If you use results from this tool, please cite
Coelho, L.P., Alves, R., del Río, Á.R. et al. Towards the biogeography of prokaryotic genes. Nature 601, 252–256 (2022). [https://doi.org/10.1038/s41586-021-04233-4](DOI: 10.1038/s41586-021-04233-4)
Command line tool to query the Global Microbial Gene Catalog (GMGC).
GMGC-mapper runs on Python 3.6-3.10 and requires prodigal to be available for genome mode.
The easiest way to install GMGC-mapper is through bioconda, which will ensure
all dependencies (including prodigal
) are installed automatically:
conda install -c bioconda gmgc-mapper
Alternatively, GMGC-mapper
is available from PyPI, so can be installed
through pip:
pip install GMGC-mapper
Note that this does not install prodigal
(which is necessary for the
genome-based workflow).
Finally, especially if you are retrieving the cutting edge version from Github, you can install with the standard
python setup.py install
- Input is a genome sequence.
gmgc-mapper -i input.fasta -o output
- Input is DNA/protein gene sequences
gmgc-mapper --nt-genes genes.fna --aa-genes genes.faa -o output
The nucleotide input is optional (but should be used if available so that the quality of the hits can be refined):
gmgc-mapper --aa-genes genes.faa -o output
If yout input is a metagenome, you can use NGLess for assembly and gene prediction.
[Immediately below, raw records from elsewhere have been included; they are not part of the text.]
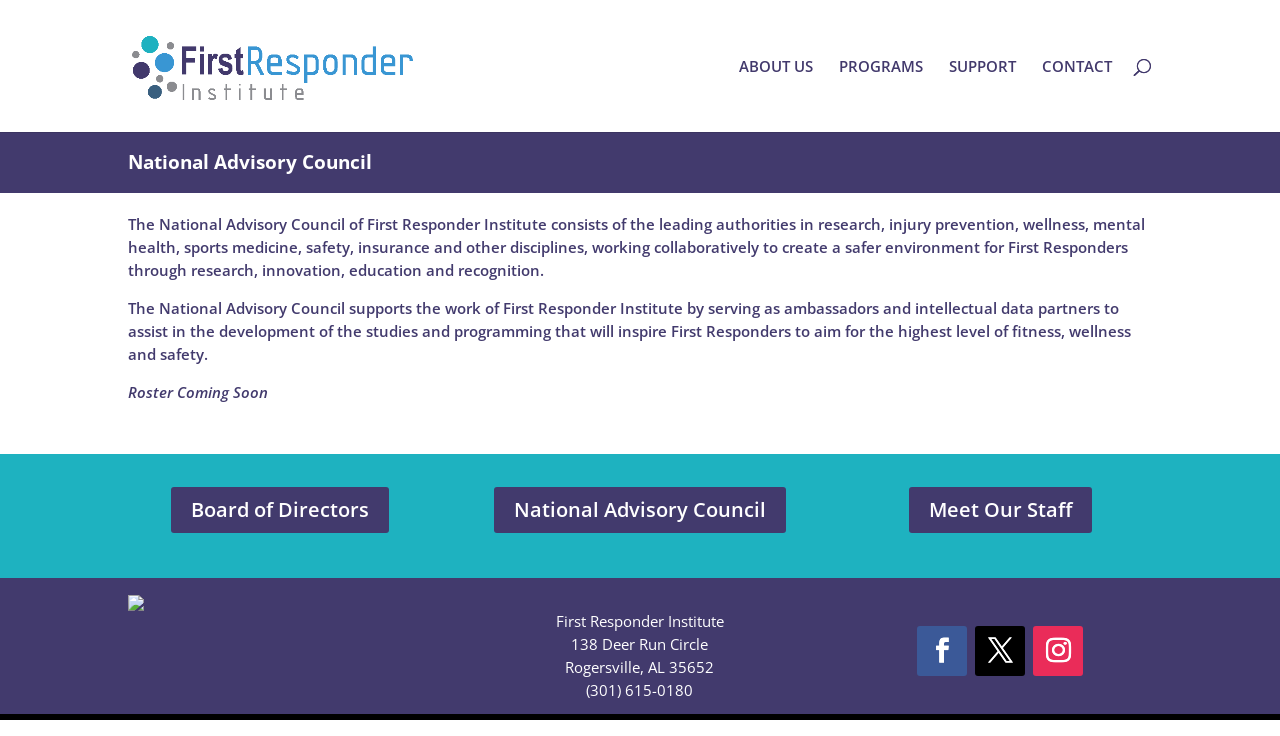

--- FILE ---
content_type: text/css; charset=utf-8
request_url: https://firstresponder.org/wp-content/et-cache/333/et-core-unified-tb-178-deferred-333.min.css?ver=1764970010
body_size: 23
content:
.et_pb_section_1_tb_footer.et_pb_section{padding-top:0px;padding-bottom:0px;background-color:#000000!important}.et_pb_row_3_tb_footer.et_pb_row{padding-bottom:15px!important;padding-bottom:15px}.et_pb_text_3_tb_footer{margin-top:-10px!important}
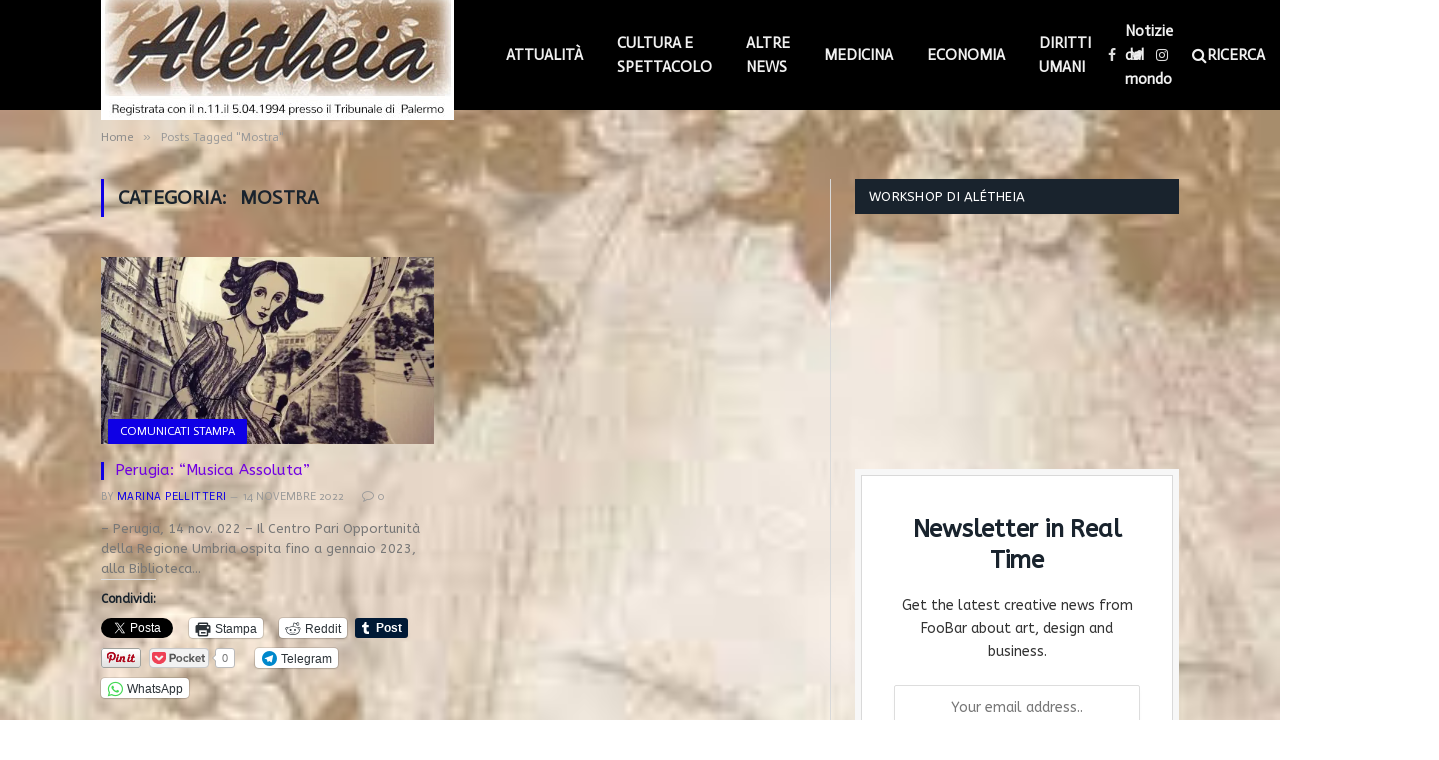

--- FILE ---
content_type: text/html; charset=utf-8
request_url: https://www.google.com/recaptcha/api2/aframe
body_size: 267
content:
<!DOCTYPE HTML><html><head><meta http-equiv="content-type" content="text/html; charset=UTF-8"></head><body><script nonce="_tKQ9X6NOppobXxw_2fBsg">/** Anti-fraud and anti-abuse applications only. See google.com/recaptcha */ try{var clients={'sodar':'https://pagead2.googlesyndication.com/pagead/sodar?'};window.addEventListener("message",function(a){try{if(a.source===window.parent){var b=JSON.parse(a.data);var c=clients[b['id']];if(c){var d=document.createElement('img');d.src=c+b['params']+'&rc='+(localStorage.getItem("rc::a")?sessionStorage.getItem("rc::b"):"");window.document.body.appendChild(d);sessionStorage.setItem("rc::e",parseInt(sessionStorage.getItem("rc::e")||0)+1);localStorage.setItem("rc::h",'1762749854590');}}}catch(b){}});window.parent.postMessage("_grecaptcha_ready", "*");}catch(b){}</script></body></html>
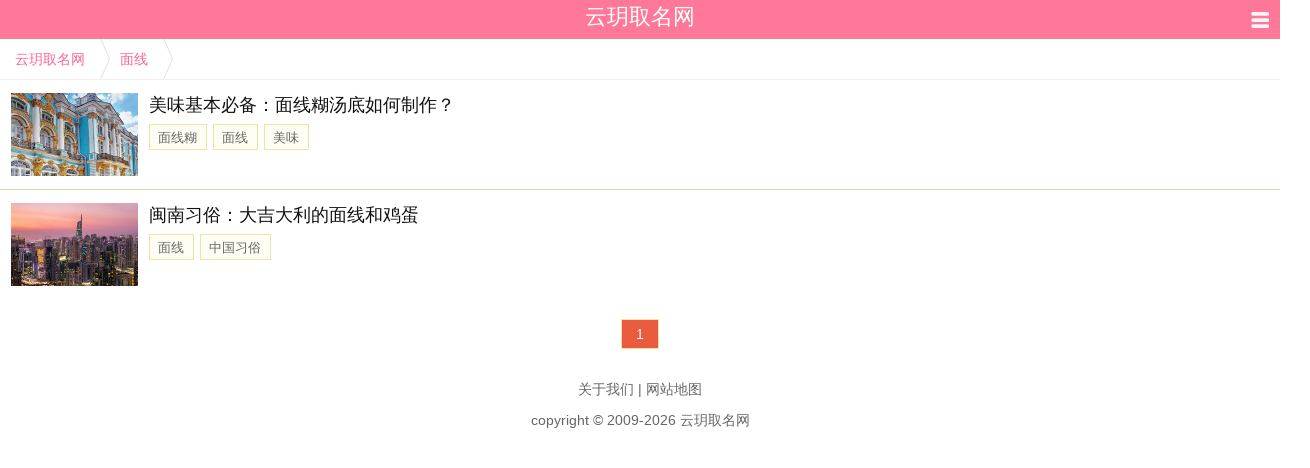

--- FILE ---
content_type: text/html; charset=utf-8
request_url: https://www.adwife.com/tags/%E9%9D%A2%E7%BA%BF.html
body_size: 1586
content:
<!DOCTYPE html><html lang="zh-CN"><head><title>面线-云玥取名网</title><meta http-equiv="Content-Type" content="text/html; charset=UTF-8"><meta name="viewport" content="width=device-width,initial-scale=1,minimum-scale=1,maximum-scale=1,user-scalable=no"><meta name="applicable-device" content="mobile"><meta http-equiv="Cache-Control" content="no-transform"><meta name="sogou_site_verification" content="vGEGjn0h5M" /><link rel="shortcut icon" href="/favicon.ico?v=e537fc9" type="image/x-icon"><link href="/statics/m/css/mui.min.css?v=8ac9f80" rel="stylesheet"><script src="https://lf3-cdn-tos.bytecdntp.com/cdn/expire-1-y/jquery/1.10.2/jquery.min.js"></script><script>    if (typeof jQuery == 'undefined') {
        document.write(unescape("%3Cscript src='/statics/lib/jquery-1.10.2.min.js'%3E%3C/script%3E"));
    }
</script><script>    function _resize() {
        var html = document.getElementsByTagName('html')[0];
        var hW = html.offsetWidth > 750 ? 750 : html.offsetWidth;
        var fS = 100 / 750 * hW;
        html.style.fontSize = fS + "px"
    }
    _resize();
    $(window).on("resize", function () {
        _resize();
    });
</script></head><body><header class="mui-bar mui-bar-nav xh-header"><div class="xh-header-bar"><a href="/"><h1 class="mui-title">云玥取名网</h1><div class="m-icon"></div></a><div class="m-icon"><a href="/sitemap/"><i class="iconfont icon-list"></i></a></div></div></header><!-- 面包屑 --><div class="goback"><a href="/">云玥取名网</a><span class="arr"></span><a href="javascript:;">面线</a><span class="arr"></span></div><!-- 标签详情 --><div class="base-bg"><div class="base-article"><a href="/220945.html" class="base-article__img"><img class="lazy" data-original="https://img.adwife.com/d/2023/02/PejfBvQazMwodkx.jpg!mlist" /></a><a href="/220945.html" class="base-article__title base-ellipsis">美味基本必备：面线糊汤底如何制作？</a><div class="base-article__bottom base-article__bottom2"><a href="/tags/面线糊.html">面线糊</a><a href="/tags/面线.html">面线</a><a href="/tags/美味.html">美味</a></div></div><div class="base-article"><a href="/206008.html" class="base-article__img"><img class="lazy" data-original="https://img.adwife.com/d/2023/02/sCeWdrCbNjxVqqy.jpg!mlist" /></a><a href="/206008.html" class="base-article__title base-ellipsis">闽南习俗：大吉大利的面线和鸡蛋</a><div class="base-article__bottom base-article__bottom2"><a href="/tags/面线.html">面线</a><a href="/tags/中国习俗.html">中国习俗</a></div></div></div><div class="public-page">
<span class="all">共有2条信息</span><span class="pageindex">1/1</span><span class="first"></span><span class="prev"></span><span class="current" >1</span><span class="next"></span><span class="last"></span>
</div><footer><div class="g-ft"><p><a href="javascript:;">关于我们</a> | <a href="/sitemap/">网站地图</a></p><p>copyright © 2009-2026&nbsp;<a href="https://m.adwife.com/">云玥取名网</a></p></div><script src="https://lf3-cdn-tos.bytecdntp.com/cdn/expire-1-M/jquery.lazyload/1.9.1/jquery.lazyload.min.js"></script><script>    if (typeof($("img").lazyload) !== "function") {
        document.write(unescape("%3Cscript src='/statics/lib/jquery.lazyload.min.js'%3E%3C/script%3E"));
    }
</script><script>var lazy=$("img.lazy");if(lazy.length){lazy.lazyload({effect:"fadeIn"})}</script><script>    var _hmt = _hmt || [];
    (function() {
        var hm = document.createElement("script");
        hm.src = "https://hm.baidu.com/hm.js?bb64f627945f490f695cfe364da9319e";
        var s = document.getElementsByTagName("script")[0];
        s.parentNode.insertBefore(hm, s);
    })();
</script></footer></body></html>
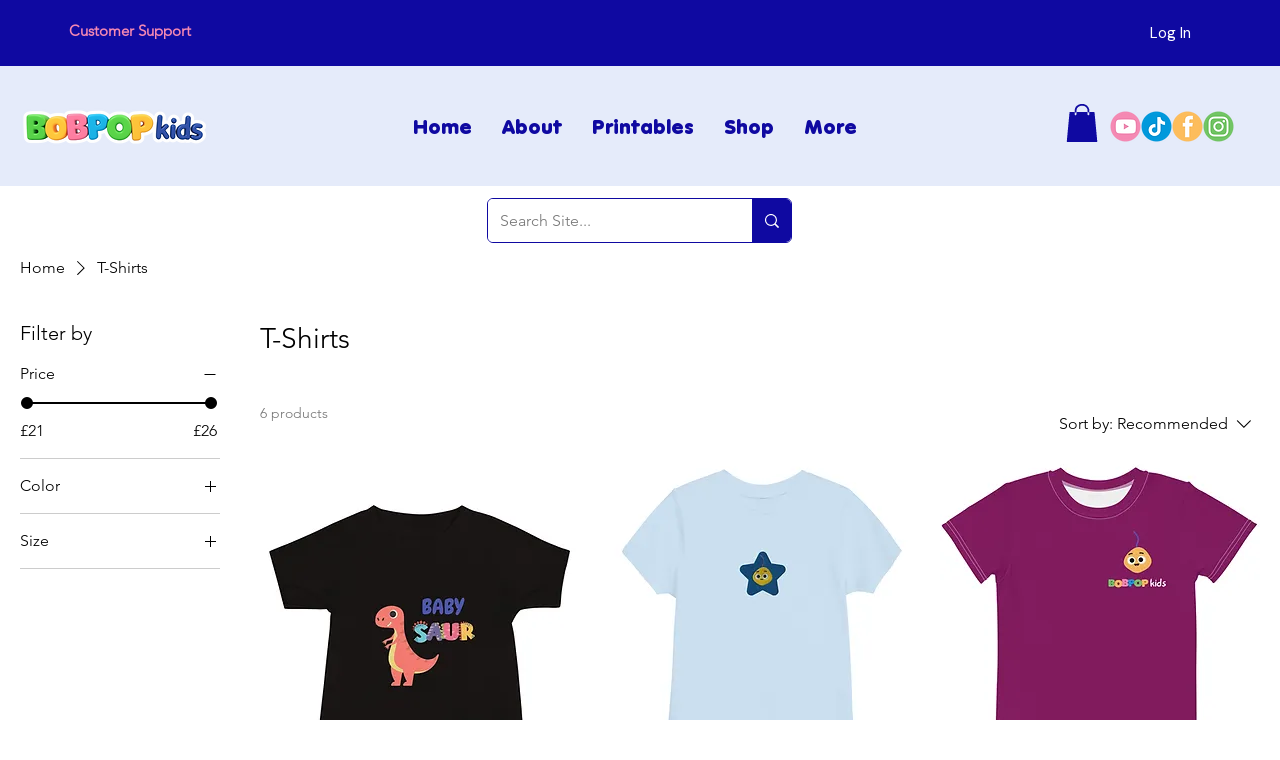

--- FILE ---
content_type: text/html; charset=utf-8
request_url: https://www.google.com/recaptcha/api2/aframe
body_size: 267
content:
<!DOCTYPE HTML><html><head><meta http-equiv="content-type" content="text/html; charset=UTF-8"></head><body><script nonce="epZC4FPeWaxZllMbjvtStw">/** Anti-fraud and anti-abuse applications only. See google.com/recaptcha */ try{var clients={'sodar':'https://pagead2.googlesyndication.com/pagead/sodar?'};window.addEventListener("message",function(a){try{if(a.source===window.parent){var b=JSON.parse(a.data);var c=clients[b['id']];if(c){var d=document.createElement('img');d.src=c+b['params']+'&rc='+(localStorage.getItem("rc::a")?sessionStorage.getItem("rc::b"):"");window.document.body.appendChild(d);sessionStorage.setItem("rc::e",parseInt(sessionStorage.getItem("rc::e")||0)+1);localStorage.setItem("rc::h",'1769727632658');}}}catch(b){}});window.parent.postMessage("_grecaptcha_ready", "*");}catch(b){}</script></body></html>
For more details, read the docs.
The output folder will contain
- Outputs of gene prediction (prodigal).
- Complete data table, listing all the hits in GMGC, per gene.
- Complete table, listing all the genome bins (MAGs) that are found in the results.
- Human readable summary.
For more details, read the docs. A description of the outputs is also written to output folder for convenience.
-
-i/--input
: path to the input genome file (FASTA, possibly .gz/.bz2/.xz compressed). -
-o/--output
: Output directory (will be created if non-existent). -
--nt-genes
: path to the input DNA gene file (FASTA, possibly .gz/.bz2/.xz compressed). -
--aa-genes
: path to the input Protein gene file (FASTA, possibly .gz/.bz2/.xz compressed).